Wednesday, October 30, 2013

Asian vs. Non-Asian Build Modding And What You Need To Know --

Almost nobody these days starts out with an American-made instrument as far as modding is concerned. That may change in the future, but for now, those who mod start out with Asian-made guitars simply for the reason they’re affordable. Said another way, Asian vs. Non-Asian can sometimes literally be the difference between a $100 and a $1,000 instrument........

And the modder will obviously start with the lower-priced option.
While true that most of the time replacement/upgrade parts for a bass guitar are rarely exact-fit (there’s almost always some adjustments to be made), there’s something else to be taken into consideration with Asian builds, and that’s the metric system.
What you need to know about most Asian-made guitars is this:
Asian builds are by default constructed on machines that are calibrated to metric measurements, and non-Asian builds are (usually) constructed on machines calibrated to statute measurements.
In plain English: This is why on many Asian-made guitars, screw holes for things like pick guards and tuners are “off by just a little bit” when installing replacement parts.
In the way Asian-made guitars are made, measurements are made as close to the statute standard as possible using the existing machinery Asian factories already have.
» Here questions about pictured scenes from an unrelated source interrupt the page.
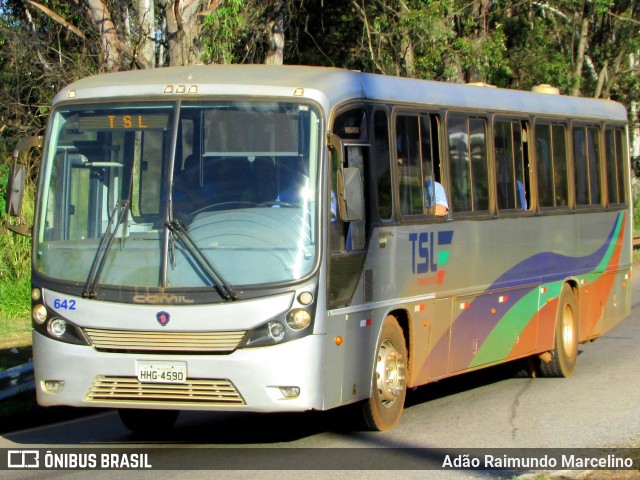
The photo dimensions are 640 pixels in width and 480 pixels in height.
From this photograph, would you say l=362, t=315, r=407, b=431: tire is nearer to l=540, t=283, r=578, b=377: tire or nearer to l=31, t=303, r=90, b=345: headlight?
l=31, t=303, r=90, b=345: headlight

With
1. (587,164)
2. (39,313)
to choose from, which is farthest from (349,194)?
(587,164)

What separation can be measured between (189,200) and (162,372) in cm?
127

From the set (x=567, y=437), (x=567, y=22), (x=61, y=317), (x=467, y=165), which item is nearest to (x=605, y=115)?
(x=467, y=165)

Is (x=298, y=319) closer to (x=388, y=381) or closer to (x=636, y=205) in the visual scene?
(x=388, y=381)

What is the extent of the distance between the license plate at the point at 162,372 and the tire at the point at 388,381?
5.81ft

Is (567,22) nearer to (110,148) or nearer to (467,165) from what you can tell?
(467,165)

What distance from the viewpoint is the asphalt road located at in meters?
8.68

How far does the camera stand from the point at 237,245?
8289 millimetres

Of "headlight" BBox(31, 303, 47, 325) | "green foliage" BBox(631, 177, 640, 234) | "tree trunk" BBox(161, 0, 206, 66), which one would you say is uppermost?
"tree trunk" BBox(161, 0, 206, 66)

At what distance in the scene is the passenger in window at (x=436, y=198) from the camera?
10438 mm

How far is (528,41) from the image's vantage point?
3278cm

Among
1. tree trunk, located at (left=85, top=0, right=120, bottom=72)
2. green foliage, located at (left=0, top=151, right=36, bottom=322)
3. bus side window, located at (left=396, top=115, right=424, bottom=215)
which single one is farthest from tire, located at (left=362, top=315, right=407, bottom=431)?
tree trunk, located at (left=85, top=0, right=120, bottom=72)

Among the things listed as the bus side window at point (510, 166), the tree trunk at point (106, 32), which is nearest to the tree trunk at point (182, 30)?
the tree trunk at point (106, 32)

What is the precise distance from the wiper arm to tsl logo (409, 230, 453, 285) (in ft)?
8.67
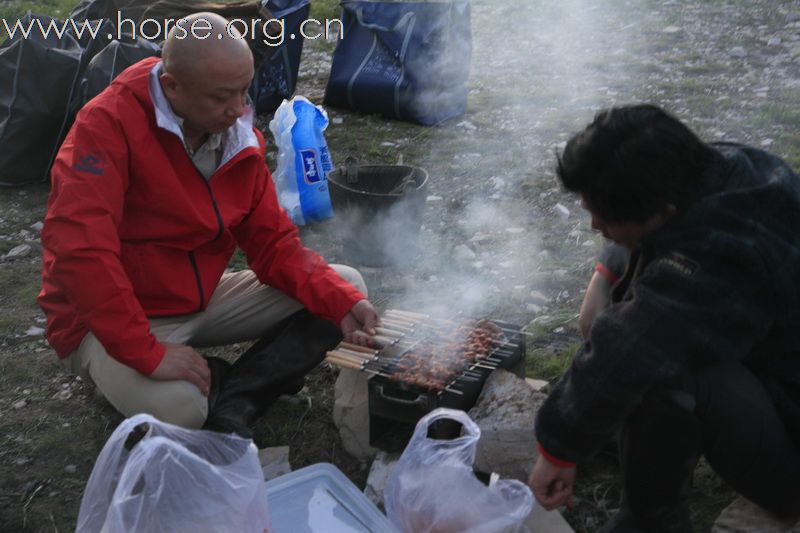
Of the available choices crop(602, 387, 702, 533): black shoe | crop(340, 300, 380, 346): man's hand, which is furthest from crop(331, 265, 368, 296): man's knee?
crop(602, 387, 702, 533): black shoe

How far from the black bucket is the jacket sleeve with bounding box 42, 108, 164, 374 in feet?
5.43

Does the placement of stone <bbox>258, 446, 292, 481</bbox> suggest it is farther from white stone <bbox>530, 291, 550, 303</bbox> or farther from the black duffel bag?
the black duffel bag

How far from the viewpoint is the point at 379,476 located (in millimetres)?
2719

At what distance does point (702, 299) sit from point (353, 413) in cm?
135

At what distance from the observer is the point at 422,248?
173 inches

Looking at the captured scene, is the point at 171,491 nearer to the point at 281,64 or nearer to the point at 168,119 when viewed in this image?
the point at 168,119

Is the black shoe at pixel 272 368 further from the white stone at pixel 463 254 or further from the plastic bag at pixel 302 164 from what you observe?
the plastic bag at pixel 302 164

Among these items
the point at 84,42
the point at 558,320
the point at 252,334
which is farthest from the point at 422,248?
the point at 84,42

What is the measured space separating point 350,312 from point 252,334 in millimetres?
445

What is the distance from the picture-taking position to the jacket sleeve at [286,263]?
298 centimetres

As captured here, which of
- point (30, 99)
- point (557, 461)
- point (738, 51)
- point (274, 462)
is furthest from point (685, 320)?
point (738, 51)

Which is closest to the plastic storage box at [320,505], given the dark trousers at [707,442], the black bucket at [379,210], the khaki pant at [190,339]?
the khaki pant at [190,339]

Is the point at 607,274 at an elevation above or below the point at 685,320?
below

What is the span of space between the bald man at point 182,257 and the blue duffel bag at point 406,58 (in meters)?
3.19
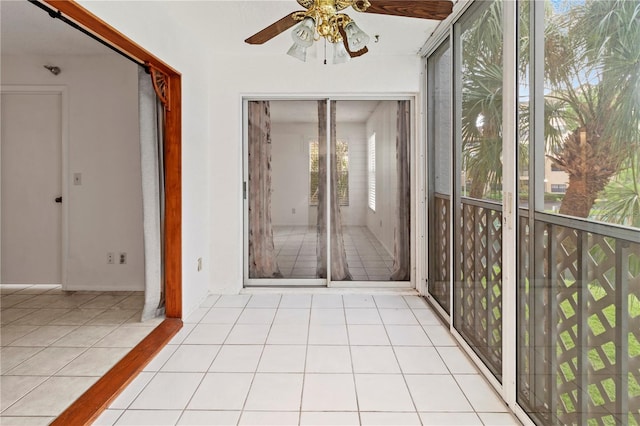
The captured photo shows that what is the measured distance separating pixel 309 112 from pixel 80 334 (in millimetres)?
2840

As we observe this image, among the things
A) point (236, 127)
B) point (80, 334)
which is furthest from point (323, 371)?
point (236, 127)

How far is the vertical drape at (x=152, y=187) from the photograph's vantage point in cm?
298

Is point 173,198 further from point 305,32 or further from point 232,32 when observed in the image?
point 305,32

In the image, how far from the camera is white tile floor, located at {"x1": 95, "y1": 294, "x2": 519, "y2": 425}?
1887 mm

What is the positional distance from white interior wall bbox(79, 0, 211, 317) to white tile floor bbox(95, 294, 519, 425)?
54cm

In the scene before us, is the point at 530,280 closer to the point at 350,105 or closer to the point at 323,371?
the point at 323,371

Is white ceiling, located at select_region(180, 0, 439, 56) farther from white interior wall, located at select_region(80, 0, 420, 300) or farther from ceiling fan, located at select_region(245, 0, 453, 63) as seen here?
ceiling fan, located at select_region(245, 0, 453, 63)

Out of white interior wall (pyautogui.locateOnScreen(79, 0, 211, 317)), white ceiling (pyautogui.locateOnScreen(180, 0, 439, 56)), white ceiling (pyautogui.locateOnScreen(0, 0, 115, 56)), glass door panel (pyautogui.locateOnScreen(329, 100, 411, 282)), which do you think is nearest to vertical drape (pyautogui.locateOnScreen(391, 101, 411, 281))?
glass door panel (pyautogui.locateOnScreen(329, 100, 411, 282))

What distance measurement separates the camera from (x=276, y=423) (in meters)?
1.82

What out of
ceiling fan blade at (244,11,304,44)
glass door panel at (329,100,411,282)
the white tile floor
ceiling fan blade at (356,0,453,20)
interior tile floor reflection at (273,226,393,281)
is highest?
ceiling fan blade at (244,11,304,44)

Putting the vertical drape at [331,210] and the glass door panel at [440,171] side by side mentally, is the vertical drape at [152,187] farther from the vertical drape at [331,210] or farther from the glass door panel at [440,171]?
the glass door panel at [440,171]

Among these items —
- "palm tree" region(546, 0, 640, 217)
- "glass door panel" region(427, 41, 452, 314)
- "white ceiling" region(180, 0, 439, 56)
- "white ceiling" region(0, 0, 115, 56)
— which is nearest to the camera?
"palm tree" region(546, 0, 640, 217)

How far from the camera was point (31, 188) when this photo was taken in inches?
160

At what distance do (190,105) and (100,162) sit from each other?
1367 mm
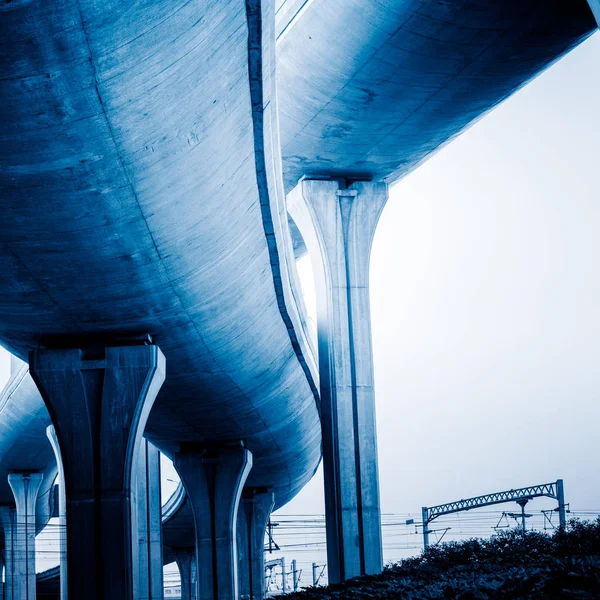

The end result is that to the naked eye, everything looks the same compared to a non-Asian build, but in reality there are minor variations enough to the point where almost nothing lines up proper when compared to statute. It’s not that the Asian-build was “made wrong”, it’s that it was made on metric-calibrated machinery.

Additional things to know

Not all Asian-made guitars are “all metric”
Many Japan builds are in fact built to statute standards and not metric. And at this point there are some Korean builds that are built to statute standard as well.
China and Indonesian-made builds on the other hand are almost exclusively built to metric standard.
Ordering Asian-made parts usually fit a lot better for Asian-build guitars
A good example of this are pick guards. You obviously want the screw holes to fit properly when installing it, and if you have an Asian-made guitar, you are better off buying that guard from China

Pick guards made in the US are pretty much guaranteed not to fit an Asian-made guitar because the plastic cut and the holes were drilled using statute-calibrated equipment.
True, it’s rare that a replacement pick guard fits exactly correct. But the holes will line up a lot better if you specifically buy an Asian-made guard for an Asian-made guitar.
Products labeled as “drop-in” were machined to STATUTE measurements
“Drop-in” usually means “near-exact fit” (again, never totally exact because there are always minor adjustments to be made), but that near-exact fit was machined on statute-calibrated equipment.
The reason? Because the standard is statute, especially for Fender-branded guitars.
American and Mexican Fender guitars are both machined to statute standard
Specifically concentrating on Fender for a moment, you can mix/match parts from American and Mexican and they will fit (for the most part) because they’re both machined to statute standard.
And yes, this does mean you will probably have a much easier time modding a Mexican-made Fender compared to an Asian-made Squier.

The best advice you can take from this?

I’m not saying to avoid Asian-build guitars, because yeah, they’re affordable and readily available. Just be aware of “the metric factor”, so to speak, because with an Asian build you may have to saw and drill a little more compared to a non-Asian build to get parts that were machined on statute-calibrated equipment to fit correctly.